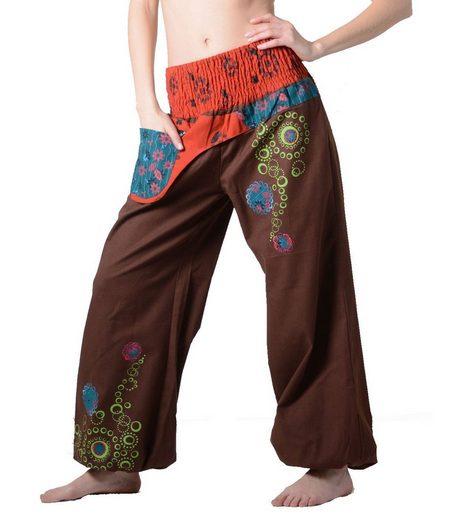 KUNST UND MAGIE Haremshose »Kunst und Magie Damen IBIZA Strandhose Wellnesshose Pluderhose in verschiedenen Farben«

==

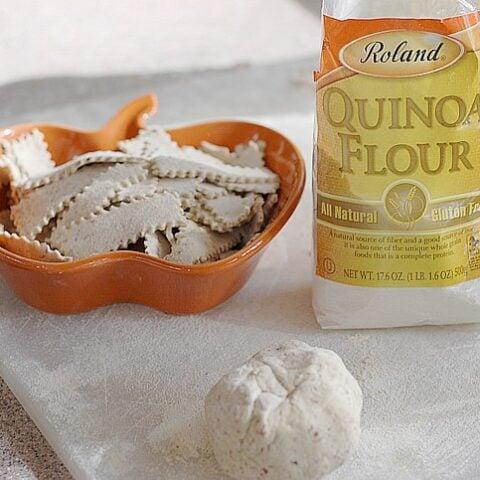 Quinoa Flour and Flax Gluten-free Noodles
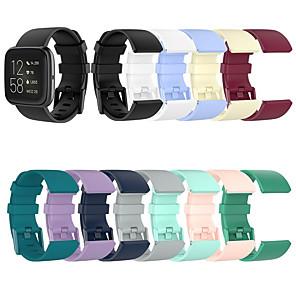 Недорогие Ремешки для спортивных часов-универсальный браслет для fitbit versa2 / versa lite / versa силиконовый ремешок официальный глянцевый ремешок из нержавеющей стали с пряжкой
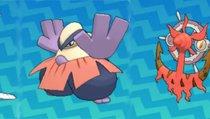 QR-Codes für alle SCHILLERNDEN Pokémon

**Work to be completed**
Go back to the listing above and reproduce, exactly, the stretch from the line bearing "Quinoa Flour and Flax Gluten-free Noodles" through the line bearing "QR-Codes für alle SCHILLERNDEN Pokémon", without its pictures.

**Task answer**
 Quinoa Flour and Flax Gluten-free Noodles
 Недорогие Ремешки для спортивных часов-универсальный браслет для fitbit versa2 / versa lite / versa силиконовый ремешок официальный глянцевый ремешок из нержавеющей стали с пряжкой
 QR-Codes für alle SCHILLERNDEN Pokémon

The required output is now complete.